Bapak itu terlihat gembira karena saya membeli amplopnya dalam jumlah banyak. Dia memasukkan sepuluh bungkus amplop yang isinya sepuluh lembar per bungkusnya ke dalam bekas kotak amplop. Tangannya terlihat bergetar ketika memasukkan bungkusan amplop ke dalam kotak.
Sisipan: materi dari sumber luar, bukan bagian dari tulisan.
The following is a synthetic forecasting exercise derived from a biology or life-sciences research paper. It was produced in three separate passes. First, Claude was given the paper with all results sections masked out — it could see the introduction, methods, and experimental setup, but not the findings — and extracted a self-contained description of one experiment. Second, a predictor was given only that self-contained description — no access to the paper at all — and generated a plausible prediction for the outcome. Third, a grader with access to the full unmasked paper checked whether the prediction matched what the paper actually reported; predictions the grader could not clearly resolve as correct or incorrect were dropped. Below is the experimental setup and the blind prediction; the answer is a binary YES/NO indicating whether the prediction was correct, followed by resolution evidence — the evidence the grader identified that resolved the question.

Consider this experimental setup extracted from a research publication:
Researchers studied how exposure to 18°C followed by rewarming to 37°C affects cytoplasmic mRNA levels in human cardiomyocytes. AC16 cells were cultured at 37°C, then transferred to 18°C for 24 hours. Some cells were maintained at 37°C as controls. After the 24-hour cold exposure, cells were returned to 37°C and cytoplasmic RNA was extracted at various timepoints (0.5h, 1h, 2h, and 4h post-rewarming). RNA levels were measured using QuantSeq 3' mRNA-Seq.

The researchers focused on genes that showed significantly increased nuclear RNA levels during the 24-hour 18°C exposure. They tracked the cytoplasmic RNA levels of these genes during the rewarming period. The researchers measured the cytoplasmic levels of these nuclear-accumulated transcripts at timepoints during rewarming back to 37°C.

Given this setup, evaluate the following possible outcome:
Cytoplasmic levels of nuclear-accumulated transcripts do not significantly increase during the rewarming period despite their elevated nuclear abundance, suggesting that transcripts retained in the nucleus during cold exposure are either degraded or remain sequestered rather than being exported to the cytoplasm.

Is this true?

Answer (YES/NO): NO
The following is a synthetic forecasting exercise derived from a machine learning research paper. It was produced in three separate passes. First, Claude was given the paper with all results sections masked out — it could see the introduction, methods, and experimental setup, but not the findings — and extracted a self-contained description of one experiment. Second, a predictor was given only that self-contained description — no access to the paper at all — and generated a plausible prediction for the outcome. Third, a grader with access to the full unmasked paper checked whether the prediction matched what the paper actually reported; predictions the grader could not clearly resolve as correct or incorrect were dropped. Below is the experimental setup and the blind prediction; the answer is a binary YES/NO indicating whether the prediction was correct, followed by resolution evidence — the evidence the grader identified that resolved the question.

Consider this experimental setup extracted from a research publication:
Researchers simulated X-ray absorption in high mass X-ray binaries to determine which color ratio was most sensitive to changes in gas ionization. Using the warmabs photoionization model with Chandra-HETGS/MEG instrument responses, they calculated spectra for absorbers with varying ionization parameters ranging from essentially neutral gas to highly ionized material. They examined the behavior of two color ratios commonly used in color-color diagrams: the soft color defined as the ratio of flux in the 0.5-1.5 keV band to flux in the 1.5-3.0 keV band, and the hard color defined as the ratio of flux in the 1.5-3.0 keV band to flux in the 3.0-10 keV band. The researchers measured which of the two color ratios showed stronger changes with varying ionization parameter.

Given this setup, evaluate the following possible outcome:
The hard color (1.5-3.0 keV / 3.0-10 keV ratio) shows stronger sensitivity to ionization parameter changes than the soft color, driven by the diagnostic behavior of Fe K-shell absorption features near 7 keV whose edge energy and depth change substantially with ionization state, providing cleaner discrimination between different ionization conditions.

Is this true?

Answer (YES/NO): NO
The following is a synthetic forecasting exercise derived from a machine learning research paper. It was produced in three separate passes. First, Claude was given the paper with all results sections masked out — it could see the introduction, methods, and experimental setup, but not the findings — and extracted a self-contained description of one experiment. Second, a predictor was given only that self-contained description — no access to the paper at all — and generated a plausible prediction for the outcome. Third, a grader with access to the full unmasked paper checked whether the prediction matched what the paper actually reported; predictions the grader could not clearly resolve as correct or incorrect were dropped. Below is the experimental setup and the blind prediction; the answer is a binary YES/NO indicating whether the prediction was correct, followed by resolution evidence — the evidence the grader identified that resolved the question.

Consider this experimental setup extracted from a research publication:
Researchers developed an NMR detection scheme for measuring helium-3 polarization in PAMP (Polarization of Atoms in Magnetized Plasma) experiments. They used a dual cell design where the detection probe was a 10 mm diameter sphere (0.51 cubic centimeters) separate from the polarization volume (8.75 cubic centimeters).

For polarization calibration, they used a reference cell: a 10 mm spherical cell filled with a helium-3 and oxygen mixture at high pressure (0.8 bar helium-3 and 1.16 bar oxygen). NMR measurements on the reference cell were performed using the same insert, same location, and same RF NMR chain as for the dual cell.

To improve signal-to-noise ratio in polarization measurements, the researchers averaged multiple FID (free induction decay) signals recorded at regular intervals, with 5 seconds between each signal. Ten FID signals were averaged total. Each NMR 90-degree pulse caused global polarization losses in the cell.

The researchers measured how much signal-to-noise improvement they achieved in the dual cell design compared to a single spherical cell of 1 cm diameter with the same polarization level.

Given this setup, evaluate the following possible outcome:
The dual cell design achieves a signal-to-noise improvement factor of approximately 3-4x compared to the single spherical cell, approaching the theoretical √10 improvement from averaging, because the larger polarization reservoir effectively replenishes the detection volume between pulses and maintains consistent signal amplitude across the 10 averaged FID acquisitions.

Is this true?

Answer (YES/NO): NO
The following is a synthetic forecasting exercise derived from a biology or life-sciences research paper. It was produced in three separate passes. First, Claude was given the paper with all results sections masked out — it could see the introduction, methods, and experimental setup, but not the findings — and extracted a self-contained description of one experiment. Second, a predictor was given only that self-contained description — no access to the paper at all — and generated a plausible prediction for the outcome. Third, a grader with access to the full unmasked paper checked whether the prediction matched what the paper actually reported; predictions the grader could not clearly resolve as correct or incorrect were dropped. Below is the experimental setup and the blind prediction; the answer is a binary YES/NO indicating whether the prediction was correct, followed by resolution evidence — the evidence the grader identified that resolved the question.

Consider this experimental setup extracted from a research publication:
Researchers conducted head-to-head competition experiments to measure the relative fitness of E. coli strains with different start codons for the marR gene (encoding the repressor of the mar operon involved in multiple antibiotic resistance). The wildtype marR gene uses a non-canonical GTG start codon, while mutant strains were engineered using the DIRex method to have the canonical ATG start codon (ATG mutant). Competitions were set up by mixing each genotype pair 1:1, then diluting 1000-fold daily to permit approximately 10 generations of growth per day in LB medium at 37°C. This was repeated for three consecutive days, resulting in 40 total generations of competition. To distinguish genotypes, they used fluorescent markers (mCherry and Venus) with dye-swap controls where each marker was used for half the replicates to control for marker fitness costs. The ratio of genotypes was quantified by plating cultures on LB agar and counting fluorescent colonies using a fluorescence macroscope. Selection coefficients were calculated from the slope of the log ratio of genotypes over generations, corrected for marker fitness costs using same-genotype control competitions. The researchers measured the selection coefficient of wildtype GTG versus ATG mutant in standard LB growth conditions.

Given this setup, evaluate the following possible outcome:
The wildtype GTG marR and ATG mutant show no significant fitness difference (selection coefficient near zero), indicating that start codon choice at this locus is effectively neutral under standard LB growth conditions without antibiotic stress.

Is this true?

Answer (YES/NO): NO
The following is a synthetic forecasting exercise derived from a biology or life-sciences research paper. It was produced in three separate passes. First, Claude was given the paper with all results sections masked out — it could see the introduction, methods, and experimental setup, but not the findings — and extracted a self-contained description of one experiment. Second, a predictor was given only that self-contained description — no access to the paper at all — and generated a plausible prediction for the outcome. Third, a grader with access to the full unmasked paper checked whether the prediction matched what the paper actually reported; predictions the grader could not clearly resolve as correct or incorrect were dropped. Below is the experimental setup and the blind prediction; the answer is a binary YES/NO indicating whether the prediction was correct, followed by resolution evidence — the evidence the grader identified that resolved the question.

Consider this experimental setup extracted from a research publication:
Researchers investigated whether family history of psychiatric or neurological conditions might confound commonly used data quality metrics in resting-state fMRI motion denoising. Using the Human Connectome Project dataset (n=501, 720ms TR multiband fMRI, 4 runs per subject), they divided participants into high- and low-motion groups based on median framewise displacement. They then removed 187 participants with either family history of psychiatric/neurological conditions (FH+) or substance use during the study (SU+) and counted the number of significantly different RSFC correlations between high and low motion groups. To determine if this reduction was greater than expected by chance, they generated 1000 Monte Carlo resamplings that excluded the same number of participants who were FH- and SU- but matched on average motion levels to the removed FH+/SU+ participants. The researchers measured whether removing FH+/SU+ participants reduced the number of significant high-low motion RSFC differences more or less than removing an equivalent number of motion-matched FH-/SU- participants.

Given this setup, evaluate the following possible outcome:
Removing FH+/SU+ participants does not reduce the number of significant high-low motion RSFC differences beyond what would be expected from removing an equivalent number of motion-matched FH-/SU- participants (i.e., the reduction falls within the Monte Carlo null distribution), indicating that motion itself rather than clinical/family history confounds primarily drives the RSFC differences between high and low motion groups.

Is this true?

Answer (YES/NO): NO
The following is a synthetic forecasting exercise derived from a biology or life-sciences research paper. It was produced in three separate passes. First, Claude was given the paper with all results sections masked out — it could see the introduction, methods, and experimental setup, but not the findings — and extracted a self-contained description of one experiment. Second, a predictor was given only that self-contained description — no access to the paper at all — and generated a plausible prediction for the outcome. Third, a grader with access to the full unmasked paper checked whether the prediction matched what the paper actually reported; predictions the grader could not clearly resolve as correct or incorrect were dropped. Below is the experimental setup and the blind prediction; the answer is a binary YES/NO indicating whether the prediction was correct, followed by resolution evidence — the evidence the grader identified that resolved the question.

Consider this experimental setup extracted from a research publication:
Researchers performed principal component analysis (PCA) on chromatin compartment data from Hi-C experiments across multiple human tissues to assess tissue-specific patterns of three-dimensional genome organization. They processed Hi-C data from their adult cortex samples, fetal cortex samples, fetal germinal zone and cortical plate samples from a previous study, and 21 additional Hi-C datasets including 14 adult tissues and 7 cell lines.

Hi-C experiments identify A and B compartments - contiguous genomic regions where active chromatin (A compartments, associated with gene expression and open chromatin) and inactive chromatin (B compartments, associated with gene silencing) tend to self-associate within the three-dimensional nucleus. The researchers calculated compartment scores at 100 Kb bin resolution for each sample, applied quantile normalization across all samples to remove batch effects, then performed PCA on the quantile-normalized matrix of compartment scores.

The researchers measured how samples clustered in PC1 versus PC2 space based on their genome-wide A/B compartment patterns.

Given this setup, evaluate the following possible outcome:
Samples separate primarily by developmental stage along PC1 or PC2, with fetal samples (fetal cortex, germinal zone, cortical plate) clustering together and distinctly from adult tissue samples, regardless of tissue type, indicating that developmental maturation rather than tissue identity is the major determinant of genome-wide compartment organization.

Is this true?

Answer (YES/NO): NO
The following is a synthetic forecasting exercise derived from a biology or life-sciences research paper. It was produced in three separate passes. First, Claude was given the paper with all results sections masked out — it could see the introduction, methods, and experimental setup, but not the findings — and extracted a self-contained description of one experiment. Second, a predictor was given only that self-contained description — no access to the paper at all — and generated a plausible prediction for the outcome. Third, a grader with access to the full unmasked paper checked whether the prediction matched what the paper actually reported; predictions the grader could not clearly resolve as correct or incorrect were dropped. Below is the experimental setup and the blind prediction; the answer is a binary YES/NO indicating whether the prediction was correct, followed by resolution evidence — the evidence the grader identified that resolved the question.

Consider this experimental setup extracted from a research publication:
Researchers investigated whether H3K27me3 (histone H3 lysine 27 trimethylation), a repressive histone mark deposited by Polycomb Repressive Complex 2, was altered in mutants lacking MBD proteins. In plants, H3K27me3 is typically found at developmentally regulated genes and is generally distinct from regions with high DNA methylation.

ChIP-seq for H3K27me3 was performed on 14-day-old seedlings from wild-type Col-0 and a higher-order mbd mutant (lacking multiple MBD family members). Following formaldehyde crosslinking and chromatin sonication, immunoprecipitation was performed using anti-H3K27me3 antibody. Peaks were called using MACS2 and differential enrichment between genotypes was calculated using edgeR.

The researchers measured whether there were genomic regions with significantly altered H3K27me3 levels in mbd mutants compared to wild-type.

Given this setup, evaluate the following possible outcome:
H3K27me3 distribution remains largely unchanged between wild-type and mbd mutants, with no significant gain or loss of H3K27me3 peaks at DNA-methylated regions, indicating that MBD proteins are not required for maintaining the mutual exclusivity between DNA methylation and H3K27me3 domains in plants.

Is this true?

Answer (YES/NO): YES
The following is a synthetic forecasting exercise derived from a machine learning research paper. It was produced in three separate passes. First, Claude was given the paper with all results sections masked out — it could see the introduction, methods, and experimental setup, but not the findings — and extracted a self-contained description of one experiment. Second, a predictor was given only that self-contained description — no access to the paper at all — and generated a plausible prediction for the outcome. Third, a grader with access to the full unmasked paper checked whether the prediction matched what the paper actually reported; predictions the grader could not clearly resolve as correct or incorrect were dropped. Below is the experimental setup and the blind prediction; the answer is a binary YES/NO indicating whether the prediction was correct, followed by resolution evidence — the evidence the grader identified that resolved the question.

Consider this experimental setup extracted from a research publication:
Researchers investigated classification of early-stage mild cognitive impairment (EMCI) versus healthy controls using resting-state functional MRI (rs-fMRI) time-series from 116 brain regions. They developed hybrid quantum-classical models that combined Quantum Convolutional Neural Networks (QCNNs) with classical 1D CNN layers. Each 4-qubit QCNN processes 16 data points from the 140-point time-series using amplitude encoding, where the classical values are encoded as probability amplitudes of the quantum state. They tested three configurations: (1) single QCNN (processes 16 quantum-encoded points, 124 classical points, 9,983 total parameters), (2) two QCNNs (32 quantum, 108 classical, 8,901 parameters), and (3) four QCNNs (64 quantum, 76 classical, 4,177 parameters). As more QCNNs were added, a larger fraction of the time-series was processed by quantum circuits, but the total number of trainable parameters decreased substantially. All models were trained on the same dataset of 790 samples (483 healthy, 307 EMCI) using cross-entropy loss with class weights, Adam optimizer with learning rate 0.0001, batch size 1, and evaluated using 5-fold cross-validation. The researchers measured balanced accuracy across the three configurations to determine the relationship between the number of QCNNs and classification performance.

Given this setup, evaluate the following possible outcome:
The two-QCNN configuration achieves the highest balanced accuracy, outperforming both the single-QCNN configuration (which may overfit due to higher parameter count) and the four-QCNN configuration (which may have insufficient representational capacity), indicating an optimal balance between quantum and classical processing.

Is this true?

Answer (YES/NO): NO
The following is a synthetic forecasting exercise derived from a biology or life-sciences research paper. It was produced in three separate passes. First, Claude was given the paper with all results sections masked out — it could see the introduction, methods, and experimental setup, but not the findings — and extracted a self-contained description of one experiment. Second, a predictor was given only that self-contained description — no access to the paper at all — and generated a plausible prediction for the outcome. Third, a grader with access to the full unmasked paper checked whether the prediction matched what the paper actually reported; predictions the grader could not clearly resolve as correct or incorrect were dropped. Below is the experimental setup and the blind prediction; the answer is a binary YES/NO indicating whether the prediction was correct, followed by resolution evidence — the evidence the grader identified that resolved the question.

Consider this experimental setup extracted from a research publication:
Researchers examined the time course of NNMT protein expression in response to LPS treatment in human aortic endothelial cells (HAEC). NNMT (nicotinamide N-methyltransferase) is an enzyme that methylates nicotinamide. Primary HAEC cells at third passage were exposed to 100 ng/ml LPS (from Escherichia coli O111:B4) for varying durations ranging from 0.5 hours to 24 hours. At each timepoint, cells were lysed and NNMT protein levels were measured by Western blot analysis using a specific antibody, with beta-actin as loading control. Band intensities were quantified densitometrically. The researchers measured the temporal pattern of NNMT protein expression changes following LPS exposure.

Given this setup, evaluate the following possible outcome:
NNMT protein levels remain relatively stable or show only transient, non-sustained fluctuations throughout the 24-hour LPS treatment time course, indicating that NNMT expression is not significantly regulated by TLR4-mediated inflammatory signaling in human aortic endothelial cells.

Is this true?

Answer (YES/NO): NO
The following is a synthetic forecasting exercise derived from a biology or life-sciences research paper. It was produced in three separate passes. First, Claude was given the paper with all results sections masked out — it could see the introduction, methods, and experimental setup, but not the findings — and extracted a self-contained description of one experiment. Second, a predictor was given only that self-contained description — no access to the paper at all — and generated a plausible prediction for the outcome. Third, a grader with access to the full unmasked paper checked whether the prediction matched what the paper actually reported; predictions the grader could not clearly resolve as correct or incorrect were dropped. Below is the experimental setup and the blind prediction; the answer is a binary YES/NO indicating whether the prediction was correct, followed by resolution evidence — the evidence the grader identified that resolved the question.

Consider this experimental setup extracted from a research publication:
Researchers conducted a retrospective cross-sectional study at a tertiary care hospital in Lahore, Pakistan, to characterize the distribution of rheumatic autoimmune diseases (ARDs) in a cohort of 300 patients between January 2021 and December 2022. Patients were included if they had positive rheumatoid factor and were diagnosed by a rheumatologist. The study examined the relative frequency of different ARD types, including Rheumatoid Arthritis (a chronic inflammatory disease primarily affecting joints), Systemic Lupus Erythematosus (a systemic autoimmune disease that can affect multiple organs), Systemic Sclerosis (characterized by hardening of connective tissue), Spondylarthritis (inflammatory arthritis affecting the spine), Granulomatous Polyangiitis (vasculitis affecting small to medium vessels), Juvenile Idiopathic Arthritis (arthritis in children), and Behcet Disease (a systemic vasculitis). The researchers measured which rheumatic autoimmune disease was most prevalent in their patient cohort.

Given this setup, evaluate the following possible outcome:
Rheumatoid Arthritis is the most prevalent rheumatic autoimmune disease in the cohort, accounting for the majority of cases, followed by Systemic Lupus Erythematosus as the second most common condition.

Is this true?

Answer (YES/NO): YES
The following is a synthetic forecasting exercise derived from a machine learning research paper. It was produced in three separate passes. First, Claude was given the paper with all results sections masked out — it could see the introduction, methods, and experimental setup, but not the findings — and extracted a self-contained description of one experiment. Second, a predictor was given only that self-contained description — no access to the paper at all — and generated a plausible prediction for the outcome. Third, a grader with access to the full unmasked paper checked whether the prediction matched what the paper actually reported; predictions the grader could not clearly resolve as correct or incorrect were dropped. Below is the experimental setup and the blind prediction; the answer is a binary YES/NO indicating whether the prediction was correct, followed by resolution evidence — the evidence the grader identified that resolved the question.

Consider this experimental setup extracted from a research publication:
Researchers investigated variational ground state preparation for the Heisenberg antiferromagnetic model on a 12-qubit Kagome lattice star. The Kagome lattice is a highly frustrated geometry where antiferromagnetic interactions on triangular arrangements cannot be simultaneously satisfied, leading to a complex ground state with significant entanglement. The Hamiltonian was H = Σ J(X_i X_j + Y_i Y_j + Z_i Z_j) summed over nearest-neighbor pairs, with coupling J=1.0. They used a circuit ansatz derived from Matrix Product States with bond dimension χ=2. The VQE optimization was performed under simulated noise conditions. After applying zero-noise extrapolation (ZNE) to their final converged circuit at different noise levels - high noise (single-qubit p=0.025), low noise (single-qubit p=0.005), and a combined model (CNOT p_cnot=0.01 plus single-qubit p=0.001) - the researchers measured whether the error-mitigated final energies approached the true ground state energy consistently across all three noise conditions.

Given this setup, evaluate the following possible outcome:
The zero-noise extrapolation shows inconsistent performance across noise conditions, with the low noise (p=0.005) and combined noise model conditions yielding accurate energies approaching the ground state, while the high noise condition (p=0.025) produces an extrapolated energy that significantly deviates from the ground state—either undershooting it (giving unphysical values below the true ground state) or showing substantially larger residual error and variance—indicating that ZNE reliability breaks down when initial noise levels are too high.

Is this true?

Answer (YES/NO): NO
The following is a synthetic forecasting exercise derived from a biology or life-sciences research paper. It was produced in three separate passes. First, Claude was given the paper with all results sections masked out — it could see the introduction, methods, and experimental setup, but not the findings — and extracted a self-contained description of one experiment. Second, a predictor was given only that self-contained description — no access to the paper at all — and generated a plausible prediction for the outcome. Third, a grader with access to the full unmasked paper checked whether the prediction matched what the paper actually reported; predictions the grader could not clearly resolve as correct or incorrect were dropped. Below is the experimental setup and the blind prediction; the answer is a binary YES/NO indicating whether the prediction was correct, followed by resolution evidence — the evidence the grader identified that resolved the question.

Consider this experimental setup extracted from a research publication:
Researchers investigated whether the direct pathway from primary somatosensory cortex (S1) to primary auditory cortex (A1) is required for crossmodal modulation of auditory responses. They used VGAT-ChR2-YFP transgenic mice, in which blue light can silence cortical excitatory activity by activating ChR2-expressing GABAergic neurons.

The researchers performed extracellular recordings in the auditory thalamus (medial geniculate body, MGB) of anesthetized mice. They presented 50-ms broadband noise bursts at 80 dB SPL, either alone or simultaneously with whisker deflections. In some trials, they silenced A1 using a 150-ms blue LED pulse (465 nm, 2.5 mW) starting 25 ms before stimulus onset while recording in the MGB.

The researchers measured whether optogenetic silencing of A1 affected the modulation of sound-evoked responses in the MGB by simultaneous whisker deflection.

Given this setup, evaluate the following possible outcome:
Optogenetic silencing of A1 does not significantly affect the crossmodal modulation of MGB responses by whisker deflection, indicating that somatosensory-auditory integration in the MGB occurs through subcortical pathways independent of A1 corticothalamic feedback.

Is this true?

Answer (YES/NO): YES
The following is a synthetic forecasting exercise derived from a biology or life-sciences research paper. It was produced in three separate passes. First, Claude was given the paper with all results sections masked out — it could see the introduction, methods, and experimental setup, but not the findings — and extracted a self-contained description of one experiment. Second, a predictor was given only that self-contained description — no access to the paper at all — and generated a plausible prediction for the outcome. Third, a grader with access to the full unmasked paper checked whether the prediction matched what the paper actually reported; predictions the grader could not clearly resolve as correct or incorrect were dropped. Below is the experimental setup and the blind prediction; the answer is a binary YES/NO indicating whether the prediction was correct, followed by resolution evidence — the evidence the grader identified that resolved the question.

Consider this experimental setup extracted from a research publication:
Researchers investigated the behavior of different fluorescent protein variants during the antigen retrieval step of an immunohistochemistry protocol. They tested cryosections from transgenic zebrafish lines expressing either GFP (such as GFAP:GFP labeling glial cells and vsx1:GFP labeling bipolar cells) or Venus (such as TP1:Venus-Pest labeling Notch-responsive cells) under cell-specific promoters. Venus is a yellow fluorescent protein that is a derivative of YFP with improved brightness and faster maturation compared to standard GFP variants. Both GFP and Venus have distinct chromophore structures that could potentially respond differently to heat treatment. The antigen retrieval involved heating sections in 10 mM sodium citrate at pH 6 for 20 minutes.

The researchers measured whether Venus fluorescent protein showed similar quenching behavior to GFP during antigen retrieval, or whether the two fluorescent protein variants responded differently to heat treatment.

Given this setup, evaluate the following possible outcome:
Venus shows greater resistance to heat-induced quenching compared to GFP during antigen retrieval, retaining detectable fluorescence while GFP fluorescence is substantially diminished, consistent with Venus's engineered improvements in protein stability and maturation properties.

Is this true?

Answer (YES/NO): YES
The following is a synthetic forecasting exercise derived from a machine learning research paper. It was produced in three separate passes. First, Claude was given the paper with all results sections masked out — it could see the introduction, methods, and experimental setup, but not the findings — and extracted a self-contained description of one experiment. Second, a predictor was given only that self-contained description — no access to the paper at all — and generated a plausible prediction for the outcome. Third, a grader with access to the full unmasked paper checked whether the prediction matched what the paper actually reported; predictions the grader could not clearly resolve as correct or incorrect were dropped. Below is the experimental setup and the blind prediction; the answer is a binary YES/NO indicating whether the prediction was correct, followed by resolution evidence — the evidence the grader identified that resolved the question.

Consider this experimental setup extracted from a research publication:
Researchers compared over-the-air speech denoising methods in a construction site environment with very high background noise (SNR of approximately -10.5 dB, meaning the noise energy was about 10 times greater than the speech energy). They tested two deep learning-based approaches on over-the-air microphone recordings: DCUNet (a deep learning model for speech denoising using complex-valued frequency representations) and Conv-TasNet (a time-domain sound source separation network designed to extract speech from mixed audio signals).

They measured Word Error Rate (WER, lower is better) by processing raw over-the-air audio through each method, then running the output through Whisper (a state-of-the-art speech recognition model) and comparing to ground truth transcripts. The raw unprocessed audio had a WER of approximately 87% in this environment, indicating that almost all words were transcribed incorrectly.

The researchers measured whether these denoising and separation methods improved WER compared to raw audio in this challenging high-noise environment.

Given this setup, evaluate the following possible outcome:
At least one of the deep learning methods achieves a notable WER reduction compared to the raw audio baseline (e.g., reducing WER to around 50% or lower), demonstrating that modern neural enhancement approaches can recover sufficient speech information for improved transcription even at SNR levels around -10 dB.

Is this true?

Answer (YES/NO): NO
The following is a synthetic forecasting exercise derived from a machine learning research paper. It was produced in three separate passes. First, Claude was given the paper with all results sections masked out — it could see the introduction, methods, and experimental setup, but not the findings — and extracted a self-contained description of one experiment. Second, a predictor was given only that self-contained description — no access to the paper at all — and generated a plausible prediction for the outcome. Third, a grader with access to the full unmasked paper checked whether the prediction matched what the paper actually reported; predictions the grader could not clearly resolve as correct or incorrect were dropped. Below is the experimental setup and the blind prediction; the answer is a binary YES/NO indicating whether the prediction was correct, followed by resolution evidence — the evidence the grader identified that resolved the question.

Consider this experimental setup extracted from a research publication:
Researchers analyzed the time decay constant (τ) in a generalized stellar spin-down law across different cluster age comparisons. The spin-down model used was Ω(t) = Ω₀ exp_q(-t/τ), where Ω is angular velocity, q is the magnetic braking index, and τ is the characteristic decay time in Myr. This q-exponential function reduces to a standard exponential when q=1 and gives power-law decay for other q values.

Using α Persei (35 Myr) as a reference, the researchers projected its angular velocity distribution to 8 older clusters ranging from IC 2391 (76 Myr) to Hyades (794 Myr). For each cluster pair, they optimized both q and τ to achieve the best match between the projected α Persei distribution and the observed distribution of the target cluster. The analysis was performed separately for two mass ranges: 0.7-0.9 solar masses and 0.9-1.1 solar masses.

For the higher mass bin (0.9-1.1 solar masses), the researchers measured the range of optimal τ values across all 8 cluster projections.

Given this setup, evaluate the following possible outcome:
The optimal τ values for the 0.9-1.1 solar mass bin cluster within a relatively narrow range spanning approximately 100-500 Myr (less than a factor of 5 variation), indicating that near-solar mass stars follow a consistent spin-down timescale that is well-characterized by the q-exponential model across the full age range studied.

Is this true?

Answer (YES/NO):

Saya bertanya kembali kenapa dia menjual amplop semurah itu. Padahal kalau kita membeli amplop di warung tidak mungkin dapat seratus rupiah satu. Dengan uang seribu mungkin hanya dapat lima buah amplop. Bapak itu menunjukkan kepada saya lembar kwitansi pembelian amplop di toko grosir. Tertulis di kwitansi itu nota pembelian 10 bungkus amplop surat senilai Rp7500. “Bapak cuma ambil sedikit”, lirihnya. Jadi, dia hanya mengambil keuntungan Rp250 untuk satu bungkus amplop yang isinya 10 lembar itu. Saya jadi terharu mendengar jawaban jujur si bapak tua. Jika pedagang nakal ‘menipu’ harga dengan menaikkan harga jual sehingga keuntungan berlipat-lipat, bapak tua itu hanya mengambil keuntungan yang tidak seberapa. Andaipun terjual sepuluh bungkus amplop saja keuntungannya tidak sampai untuk membeli nasi bungkus di pinggir jalan. Siapalah orang yang mau membeli amplop banyak-banyak pada zaman sekarang? Dalam sehari belum tentu laku sepuluh bungkus saja, apalagi untuk dua puluh bungkus amplop agar dapat membeli nasi.
Setelah selesai saya bayar Rp10.000 untuk sepuluh bungkus amplop, saya kembali menuju kantor. Tidak lupa saya selipkan sedikit uang lebih buat bapak tua itu untuk membeli makan siang. Si bapak tua menerima uang itu dengan tangan bergetar sambil mengucapkan terima kasih dengan suara hampir menangis. Saya segera bergegas pergi meninggalkannya karena mata ini sudah tidak tahan untuk meluruhkan air mata. Sambil berjalan saya teringat status seorang teman di fesbuk yang bunyinya begini: “bapak-bapak tua menjajakan barang dagangan yang tak laku-laku, ibu-ibu tua yang duduk tepekur di depan warungnya yang selalu sepi. Carilah alasan-alasan untuk membeli barang-barang dari mereka, meski kita tidak membutuhkannya saat ini. Jangan selalu beli barang di mal-mal dan toko-toko yang nyaman dan lengkap….”.
Si bapak tua penjual amplop adalah salah satu dari mereka, yaitu para pedagang kaki lima yang barangnya tidak laku-laku.
Di kantor saya amati lagi bungkusan amplop yang saya beli dari si bapak tua tadi. Mungkin benar saya tidak terlalu membutuhkan amplop surat itu saat ini, tetapi uang sepuluh ribu yang saya keluarkan tadi sangat dibutuhkan si bapak tua.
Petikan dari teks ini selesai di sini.